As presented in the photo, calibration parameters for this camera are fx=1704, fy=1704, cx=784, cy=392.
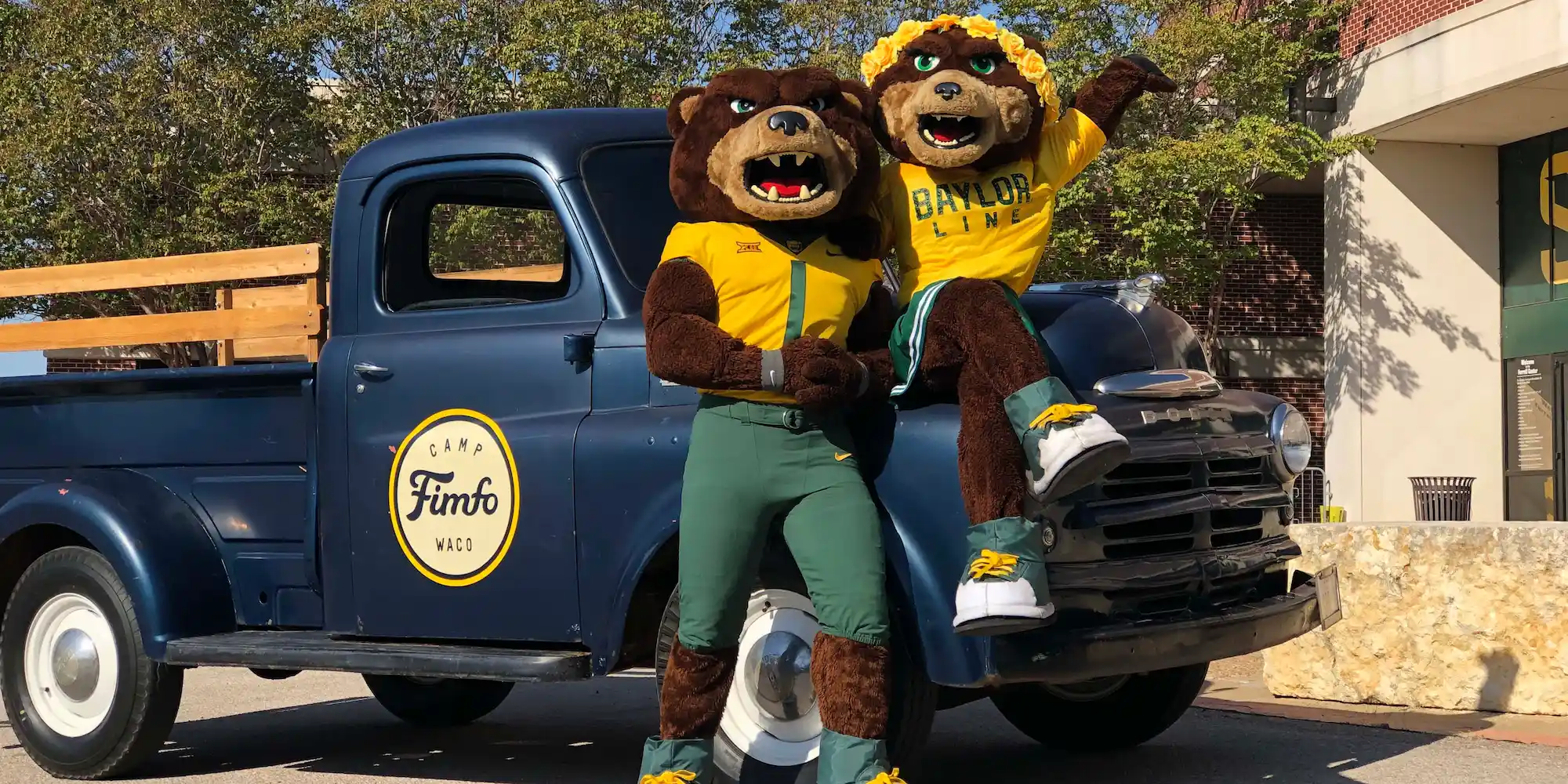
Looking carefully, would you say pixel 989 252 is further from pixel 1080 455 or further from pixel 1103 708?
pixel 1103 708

--------------------------------------------------

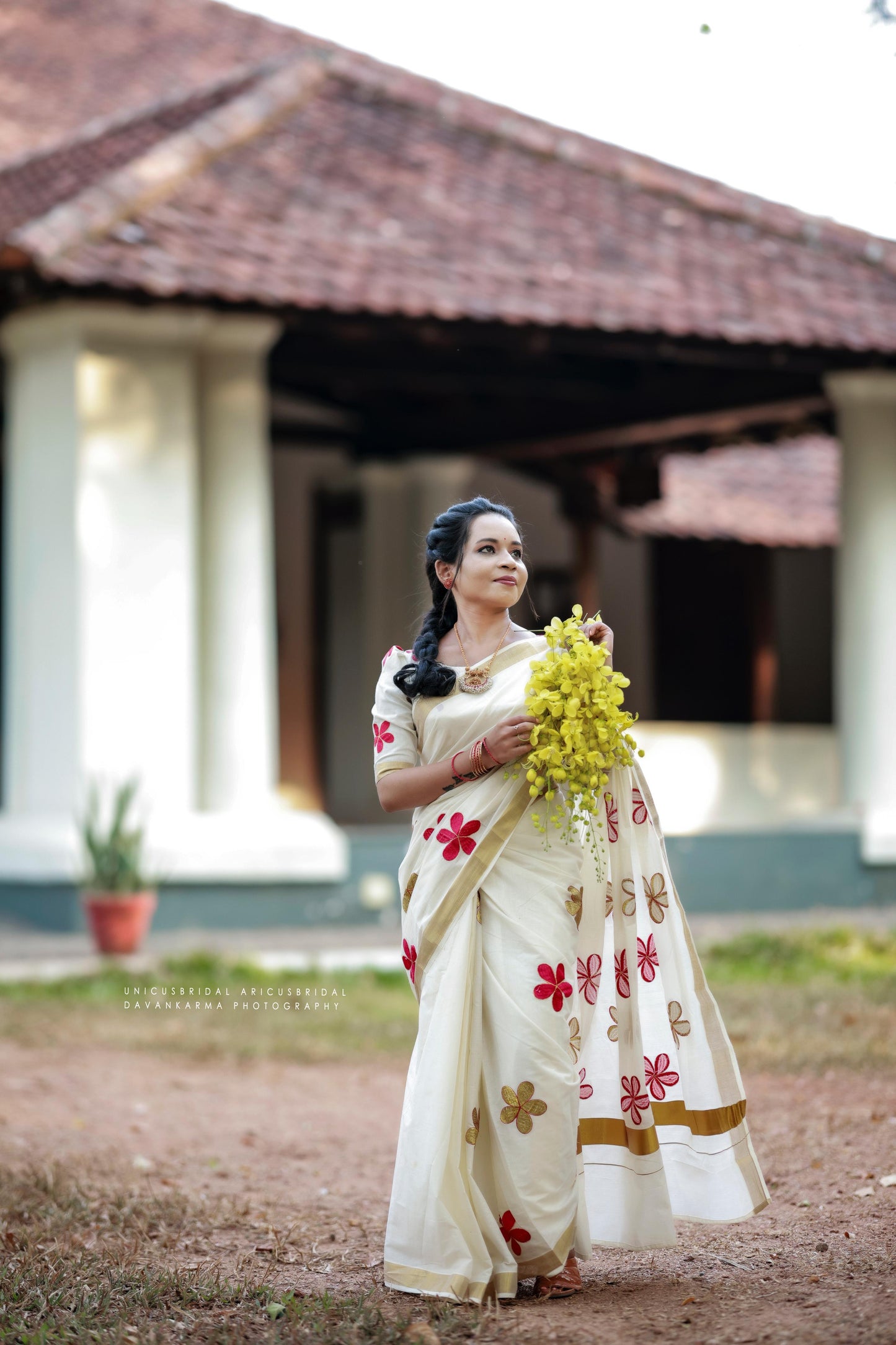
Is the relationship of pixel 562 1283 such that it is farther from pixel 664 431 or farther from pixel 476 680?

--------------------------------------------------

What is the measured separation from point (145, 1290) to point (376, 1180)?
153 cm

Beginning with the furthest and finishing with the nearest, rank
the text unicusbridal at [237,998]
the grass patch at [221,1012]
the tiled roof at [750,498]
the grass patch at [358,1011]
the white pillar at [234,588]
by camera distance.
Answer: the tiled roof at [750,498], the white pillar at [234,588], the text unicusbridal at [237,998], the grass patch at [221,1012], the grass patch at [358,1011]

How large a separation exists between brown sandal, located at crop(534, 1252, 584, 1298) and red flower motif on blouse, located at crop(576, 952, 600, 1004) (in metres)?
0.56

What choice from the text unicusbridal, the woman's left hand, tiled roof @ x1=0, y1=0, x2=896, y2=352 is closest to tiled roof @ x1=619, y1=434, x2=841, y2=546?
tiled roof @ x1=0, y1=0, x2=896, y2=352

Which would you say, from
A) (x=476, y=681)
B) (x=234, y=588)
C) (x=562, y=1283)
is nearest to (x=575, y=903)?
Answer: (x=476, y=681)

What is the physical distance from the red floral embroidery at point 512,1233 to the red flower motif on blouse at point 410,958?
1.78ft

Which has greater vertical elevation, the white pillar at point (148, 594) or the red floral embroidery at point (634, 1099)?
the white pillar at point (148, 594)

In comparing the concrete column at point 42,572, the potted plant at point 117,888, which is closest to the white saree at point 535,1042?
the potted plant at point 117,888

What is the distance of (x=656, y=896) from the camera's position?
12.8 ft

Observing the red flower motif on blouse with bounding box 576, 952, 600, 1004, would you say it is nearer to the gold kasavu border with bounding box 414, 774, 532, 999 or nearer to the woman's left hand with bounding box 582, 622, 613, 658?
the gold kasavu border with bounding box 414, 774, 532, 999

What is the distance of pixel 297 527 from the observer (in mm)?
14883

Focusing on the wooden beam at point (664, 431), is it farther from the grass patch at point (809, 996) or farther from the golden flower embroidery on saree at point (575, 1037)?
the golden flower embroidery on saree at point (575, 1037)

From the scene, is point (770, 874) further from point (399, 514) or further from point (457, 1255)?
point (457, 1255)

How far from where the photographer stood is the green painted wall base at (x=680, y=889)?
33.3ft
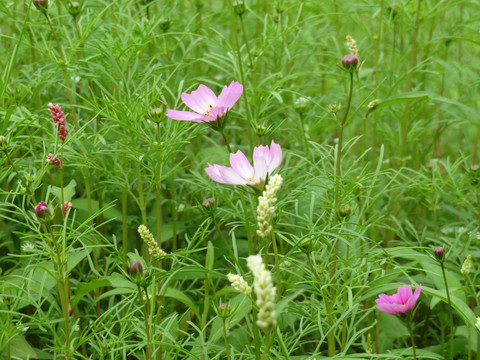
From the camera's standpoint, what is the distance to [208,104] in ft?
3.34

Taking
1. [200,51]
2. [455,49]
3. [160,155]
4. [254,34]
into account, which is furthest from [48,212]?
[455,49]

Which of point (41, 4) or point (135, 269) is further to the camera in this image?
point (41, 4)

--------------------------------------------------

Brief:
Tally the lines in the data above that contain the string "saree", treating uppercase and lowercase as different. Reply with the number alone.

Task solution:
3